Fruit and veggie tips

  • Store apples, not touching each other, in baskets or boxes lined with perforated plastic or foil. Check often for any damaged fruit—apples give off a gas that speeds ripening, and injured fruits emit even more, accelerating ripening of nearby apples (thus the "one bad apple" saying). Apples are best stored at near-freezing temperatures (30–32 degrees F). Apples stored at this temperature will last up to 10 times longer than those stored at room temperature.
  • Harvest turnip roots when they are 2 to 3 inches in diameter and before heavy frosts begin.
  • Pick any green tomatoes before frost and wrap them individually in newspaper to ripen in a cool room.
  • Pick outer leaves of collards and kale for cooking.

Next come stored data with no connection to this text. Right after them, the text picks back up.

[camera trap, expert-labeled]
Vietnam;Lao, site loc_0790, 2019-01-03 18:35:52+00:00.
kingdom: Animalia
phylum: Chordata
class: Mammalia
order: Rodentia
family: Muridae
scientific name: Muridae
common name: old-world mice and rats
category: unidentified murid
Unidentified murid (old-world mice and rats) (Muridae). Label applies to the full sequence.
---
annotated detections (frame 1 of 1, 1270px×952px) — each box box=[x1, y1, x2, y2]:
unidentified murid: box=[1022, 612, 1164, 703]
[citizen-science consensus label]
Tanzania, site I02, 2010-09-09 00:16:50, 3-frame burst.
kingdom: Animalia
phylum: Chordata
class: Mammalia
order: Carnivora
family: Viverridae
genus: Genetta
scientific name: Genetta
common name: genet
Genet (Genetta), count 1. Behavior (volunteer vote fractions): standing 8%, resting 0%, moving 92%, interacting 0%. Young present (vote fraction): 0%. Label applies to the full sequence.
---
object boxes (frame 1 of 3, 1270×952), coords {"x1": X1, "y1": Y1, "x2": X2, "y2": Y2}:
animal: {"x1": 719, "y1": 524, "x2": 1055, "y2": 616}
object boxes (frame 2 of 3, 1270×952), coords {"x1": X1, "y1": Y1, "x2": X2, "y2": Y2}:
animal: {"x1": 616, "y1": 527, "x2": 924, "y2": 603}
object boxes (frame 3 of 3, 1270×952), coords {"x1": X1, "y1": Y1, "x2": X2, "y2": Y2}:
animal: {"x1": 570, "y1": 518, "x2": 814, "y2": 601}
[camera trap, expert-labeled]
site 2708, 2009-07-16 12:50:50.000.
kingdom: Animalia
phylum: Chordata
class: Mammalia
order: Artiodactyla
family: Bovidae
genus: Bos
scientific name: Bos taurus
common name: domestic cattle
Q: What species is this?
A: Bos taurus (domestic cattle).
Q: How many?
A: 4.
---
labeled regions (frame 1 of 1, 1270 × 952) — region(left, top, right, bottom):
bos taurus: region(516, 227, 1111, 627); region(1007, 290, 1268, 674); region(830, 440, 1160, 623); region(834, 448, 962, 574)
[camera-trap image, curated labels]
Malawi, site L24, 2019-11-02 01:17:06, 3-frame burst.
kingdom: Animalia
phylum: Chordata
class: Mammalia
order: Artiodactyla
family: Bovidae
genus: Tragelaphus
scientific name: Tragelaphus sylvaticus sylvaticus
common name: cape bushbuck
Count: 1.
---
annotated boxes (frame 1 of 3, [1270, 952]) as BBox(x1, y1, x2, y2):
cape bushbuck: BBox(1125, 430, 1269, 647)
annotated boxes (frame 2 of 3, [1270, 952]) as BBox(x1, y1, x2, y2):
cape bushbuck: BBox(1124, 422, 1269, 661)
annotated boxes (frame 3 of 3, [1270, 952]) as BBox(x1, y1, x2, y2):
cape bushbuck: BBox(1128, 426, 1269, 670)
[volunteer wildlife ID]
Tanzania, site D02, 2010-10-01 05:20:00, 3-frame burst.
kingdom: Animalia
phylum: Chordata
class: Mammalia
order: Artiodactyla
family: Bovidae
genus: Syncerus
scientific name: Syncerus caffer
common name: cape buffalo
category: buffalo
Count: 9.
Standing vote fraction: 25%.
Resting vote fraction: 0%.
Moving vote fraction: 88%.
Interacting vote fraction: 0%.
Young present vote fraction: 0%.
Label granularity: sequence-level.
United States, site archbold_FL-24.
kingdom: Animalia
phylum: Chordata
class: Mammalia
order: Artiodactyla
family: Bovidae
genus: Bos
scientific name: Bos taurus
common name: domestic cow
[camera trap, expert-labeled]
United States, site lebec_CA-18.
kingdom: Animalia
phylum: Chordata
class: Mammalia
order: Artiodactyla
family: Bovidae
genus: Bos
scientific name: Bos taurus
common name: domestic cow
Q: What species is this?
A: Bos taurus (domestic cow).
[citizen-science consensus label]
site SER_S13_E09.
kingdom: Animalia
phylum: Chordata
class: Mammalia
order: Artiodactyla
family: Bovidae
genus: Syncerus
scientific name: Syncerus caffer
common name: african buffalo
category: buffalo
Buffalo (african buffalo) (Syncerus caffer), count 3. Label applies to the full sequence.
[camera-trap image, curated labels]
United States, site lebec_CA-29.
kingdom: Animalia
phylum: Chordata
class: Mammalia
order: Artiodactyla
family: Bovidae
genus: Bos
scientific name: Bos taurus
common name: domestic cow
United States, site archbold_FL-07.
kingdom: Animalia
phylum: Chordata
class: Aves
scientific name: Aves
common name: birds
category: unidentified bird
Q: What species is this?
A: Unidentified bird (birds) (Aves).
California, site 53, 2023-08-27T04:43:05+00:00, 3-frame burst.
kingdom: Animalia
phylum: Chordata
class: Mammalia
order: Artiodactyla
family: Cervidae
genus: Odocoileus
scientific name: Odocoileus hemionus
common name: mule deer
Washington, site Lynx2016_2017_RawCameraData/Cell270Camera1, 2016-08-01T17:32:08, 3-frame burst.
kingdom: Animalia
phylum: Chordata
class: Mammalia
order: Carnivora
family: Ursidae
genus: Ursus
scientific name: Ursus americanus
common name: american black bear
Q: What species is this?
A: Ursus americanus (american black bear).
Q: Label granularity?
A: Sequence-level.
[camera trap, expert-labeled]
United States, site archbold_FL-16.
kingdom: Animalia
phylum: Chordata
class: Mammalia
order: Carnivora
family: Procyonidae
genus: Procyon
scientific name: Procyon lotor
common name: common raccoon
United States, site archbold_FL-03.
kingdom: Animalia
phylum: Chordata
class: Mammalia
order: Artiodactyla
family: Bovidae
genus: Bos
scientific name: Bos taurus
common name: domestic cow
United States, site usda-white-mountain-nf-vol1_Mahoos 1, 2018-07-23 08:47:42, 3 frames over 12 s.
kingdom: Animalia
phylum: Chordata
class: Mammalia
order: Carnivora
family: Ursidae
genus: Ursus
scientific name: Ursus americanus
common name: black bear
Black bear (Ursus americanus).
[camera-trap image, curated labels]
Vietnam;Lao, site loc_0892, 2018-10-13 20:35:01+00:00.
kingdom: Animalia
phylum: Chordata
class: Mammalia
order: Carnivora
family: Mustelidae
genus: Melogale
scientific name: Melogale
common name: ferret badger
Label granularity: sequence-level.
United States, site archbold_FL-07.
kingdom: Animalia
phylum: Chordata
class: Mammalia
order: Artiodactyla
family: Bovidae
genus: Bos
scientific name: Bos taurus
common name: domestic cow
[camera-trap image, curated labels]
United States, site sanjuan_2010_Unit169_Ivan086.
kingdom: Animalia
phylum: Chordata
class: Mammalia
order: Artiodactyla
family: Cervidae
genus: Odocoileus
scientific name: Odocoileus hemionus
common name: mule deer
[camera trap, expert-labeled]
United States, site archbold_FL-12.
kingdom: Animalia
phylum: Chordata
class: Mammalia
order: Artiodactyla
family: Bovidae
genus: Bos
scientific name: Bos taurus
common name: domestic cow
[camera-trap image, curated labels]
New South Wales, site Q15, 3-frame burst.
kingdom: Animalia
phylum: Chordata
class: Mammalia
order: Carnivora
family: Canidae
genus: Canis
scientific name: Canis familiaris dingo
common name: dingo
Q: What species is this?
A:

If you leave a central growing point, plants will continue to produce new leaves.

Hort Shorts

  • If you lack indoor space to store pots of tender impatiens, begonias, coleus, fushias and potato vines, take cuttings before the first frost. Cut 4- to 6-inch sections of stem and place in water in a small jar, bottle or vase. Pinch blooms and remove any leaves below the water line. When roots form, plant in small pots and keep in a sunny location. Cuttings often survive in water alone. Just be sure to keep the containers filled with water above the root line, trimming roots a bit if they become too matted. These can then be potted closer to spring and re-introduced into the garden after danger of frost.
  • Don't fertilize perennials at this time of year. They need to ready themselves for winter dormancy.